**WHAT YOU WILL DO**
Repeat the forum thread about the unformatted SD card word for word, from "But this time" to "off the card?".

**PAGE**
——

# Unformatted SD card - camera saved photos - can preview on camera - but how to...?



## Completely Bonkers (Mar 21, 2011)

I forgot to "format" an SD card before sticking it in to my Nikon D90.  I've taken quite a few photos.  I can scan and preview them no problem on the Nikon.  I don't have my USB-Nikon cable here with me... in fact... I've never used it. I always take the SD card out of the Nikon and stick it in the netbook slot and access directly.

But this time I'm getting "card not formatted, want to format?" error. The files are there, just somehow not in NTFS/FAT accessible format.

Any ideas how to get these photos off the card?

Thanks to any solutions. 

#edit#
SOLUTION BELOW, POST#10 http://www.techpowerup.com/forums/showpost.php?p=2231338


----------



## Sasqui (Mar 21, 2011)

——

**MATERIAL**

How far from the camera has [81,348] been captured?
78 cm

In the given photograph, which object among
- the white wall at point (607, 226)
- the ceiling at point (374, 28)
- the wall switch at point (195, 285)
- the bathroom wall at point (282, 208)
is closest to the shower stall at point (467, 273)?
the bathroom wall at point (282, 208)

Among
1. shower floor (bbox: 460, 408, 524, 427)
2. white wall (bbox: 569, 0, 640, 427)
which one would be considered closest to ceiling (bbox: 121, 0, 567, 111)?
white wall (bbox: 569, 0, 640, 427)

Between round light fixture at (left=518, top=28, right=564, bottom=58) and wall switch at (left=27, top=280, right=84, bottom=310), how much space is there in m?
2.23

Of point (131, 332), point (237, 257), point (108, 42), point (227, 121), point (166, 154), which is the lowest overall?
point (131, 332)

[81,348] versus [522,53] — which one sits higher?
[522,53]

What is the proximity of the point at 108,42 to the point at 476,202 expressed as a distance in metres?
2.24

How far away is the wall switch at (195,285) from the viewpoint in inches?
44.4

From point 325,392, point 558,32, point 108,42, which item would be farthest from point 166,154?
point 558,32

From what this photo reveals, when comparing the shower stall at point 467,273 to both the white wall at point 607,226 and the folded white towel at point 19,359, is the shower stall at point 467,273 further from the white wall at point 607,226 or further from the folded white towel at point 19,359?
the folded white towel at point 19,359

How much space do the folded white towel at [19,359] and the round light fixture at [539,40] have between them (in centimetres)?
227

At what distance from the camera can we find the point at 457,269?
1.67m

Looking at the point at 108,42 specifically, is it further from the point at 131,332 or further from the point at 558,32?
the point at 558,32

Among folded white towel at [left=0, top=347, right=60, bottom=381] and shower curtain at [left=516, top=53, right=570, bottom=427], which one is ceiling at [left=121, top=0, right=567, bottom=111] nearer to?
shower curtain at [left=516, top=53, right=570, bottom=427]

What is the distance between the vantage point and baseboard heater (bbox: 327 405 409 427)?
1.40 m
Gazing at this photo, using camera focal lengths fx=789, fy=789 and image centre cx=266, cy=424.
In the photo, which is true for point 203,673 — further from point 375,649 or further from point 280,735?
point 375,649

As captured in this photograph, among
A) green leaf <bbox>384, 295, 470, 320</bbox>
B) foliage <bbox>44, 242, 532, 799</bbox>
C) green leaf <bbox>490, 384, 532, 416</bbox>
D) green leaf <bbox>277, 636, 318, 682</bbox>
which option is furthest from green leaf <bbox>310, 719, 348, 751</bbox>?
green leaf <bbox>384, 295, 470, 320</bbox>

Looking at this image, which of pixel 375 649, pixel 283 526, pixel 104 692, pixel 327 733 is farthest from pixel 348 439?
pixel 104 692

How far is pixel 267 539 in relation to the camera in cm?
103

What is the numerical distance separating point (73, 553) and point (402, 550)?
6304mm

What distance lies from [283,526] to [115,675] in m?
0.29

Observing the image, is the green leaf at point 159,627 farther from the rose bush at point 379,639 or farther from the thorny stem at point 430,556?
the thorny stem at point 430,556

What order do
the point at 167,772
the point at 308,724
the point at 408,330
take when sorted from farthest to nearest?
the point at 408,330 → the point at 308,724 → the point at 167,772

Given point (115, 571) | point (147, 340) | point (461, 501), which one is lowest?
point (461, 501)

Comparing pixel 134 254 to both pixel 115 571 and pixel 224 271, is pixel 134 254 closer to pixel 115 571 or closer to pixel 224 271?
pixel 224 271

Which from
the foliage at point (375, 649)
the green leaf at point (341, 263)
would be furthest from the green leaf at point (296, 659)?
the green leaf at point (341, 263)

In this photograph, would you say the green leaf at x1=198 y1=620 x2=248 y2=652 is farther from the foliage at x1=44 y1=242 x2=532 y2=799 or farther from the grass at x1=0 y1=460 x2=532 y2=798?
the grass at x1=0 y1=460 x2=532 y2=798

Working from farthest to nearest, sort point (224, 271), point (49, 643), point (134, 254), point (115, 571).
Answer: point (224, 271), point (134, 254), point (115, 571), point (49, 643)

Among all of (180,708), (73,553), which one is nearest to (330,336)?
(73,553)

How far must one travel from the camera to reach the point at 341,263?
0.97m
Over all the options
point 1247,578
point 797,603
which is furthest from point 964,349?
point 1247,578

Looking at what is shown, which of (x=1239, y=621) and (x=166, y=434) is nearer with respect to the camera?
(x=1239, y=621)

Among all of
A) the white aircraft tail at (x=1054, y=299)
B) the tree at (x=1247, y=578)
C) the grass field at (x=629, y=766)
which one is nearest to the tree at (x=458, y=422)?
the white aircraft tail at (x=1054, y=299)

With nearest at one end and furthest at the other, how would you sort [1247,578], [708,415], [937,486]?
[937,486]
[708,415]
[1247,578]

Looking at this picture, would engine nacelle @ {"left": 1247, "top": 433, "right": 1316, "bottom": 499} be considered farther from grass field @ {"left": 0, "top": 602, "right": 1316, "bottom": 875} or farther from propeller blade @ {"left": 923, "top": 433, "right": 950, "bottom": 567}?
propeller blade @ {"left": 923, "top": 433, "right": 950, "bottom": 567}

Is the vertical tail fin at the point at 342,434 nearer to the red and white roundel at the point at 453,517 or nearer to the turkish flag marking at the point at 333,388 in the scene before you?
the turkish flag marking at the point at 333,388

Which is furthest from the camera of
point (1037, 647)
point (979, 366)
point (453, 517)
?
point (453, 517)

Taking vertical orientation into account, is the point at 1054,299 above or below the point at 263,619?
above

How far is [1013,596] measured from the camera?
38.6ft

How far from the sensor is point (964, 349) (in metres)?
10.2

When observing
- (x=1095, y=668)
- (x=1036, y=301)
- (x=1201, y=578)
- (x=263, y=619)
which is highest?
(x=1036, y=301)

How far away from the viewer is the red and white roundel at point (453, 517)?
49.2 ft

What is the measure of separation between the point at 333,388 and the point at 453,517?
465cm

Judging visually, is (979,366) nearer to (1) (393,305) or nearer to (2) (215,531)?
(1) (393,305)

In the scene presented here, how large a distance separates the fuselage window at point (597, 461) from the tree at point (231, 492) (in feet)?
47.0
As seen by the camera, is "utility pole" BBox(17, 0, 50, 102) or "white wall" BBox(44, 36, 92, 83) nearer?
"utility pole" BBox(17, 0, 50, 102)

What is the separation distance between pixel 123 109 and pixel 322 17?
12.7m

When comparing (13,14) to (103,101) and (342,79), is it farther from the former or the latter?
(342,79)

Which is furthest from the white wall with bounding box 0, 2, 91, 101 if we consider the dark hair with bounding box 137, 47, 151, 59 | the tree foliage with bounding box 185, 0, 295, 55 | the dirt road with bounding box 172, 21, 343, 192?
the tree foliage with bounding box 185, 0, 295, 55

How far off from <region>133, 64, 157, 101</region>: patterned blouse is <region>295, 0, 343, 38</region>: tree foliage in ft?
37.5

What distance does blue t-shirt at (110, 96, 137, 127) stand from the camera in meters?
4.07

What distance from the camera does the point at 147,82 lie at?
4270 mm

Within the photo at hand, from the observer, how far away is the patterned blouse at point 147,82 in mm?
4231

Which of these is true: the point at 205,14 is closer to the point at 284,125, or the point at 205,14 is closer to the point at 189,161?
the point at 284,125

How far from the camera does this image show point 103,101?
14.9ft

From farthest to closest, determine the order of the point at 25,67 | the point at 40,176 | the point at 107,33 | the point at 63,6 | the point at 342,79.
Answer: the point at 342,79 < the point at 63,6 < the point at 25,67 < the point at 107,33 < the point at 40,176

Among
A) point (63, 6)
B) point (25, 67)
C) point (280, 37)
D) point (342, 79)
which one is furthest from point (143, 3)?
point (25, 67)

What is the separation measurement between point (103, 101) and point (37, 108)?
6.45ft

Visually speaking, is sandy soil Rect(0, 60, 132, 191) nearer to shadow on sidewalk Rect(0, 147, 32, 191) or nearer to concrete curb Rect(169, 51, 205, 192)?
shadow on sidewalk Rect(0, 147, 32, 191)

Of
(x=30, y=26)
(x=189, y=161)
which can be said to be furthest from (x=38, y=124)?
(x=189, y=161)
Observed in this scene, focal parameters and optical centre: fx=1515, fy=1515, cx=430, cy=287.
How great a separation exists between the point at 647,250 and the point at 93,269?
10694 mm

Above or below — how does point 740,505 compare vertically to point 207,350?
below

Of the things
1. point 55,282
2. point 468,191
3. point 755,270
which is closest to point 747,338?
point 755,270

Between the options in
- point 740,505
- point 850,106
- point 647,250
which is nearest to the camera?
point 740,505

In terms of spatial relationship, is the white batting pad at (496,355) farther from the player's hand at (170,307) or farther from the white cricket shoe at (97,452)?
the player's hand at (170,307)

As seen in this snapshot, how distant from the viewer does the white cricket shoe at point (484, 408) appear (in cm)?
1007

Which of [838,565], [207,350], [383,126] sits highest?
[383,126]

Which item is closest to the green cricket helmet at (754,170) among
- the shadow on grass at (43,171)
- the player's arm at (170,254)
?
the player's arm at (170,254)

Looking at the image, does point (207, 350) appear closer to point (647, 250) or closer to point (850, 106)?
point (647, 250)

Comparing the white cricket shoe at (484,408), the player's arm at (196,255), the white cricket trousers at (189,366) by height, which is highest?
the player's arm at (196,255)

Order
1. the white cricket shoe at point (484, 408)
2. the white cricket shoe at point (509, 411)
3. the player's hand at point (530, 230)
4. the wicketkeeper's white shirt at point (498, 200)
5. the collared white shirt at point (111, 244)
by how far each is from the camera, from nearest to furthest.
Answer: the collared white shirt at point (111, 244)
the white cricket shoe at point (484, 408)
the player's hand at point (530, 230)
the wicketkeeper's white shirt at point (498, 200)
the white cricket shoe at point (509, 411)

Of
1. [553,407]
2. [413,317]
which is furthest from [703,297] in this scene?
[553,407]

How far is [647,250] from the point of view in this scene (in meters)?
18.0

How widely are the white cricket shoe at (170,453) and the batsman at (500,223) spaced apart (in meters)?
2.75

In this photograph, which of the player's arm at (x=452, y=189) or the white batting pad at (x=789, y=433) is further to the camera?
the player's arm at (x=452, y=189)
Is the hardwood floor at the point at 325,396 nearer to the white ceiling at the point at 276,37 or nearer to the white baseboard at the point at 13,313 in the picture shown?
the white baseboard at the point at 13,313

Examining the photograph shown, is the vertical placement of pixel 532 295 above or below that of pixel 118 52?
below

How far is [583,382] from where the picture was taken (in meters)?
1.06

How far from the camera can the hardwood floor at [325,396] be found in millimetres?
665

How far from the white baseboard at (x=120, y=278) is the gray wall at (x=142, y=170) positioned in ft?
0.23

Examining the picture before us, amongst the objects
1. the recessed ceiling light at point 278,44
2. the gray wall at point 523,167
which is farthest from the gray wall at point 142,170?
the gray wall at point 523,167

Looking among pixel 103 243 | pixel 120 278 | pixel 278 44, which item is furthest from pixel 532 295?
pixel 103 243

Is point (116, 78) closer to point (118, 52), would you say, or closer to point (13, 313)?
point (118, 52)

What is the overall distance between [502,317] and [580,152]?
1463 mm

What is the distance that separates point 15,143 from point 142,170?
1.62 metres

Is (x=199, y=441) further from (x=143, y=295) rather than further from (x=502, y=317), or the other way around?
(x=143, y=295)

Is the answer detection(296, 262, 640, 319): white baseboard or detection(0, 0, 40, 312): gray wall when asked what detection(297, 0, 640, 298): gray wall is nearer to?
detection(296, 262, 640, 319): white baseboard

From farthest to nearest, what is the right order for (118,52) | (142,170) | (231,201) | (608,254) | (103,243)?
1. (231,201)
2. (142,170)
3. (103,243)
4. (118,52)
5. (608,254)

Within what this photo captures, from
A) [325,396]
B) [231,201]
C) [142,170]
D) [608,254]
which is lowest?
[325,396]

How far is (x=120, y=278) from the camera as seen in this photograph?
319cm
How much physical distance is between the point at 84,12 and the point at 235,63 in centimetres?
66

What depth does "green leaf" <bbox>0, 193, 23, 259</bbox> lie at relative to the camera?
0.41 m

——

**RESULT OF THE EXERCISE**
But this time I'm getting "card not formatted, want to format?" error. The files are there, just somehow not in NTFS/FAT accessible format.

Any ideas how to get these photos off the card?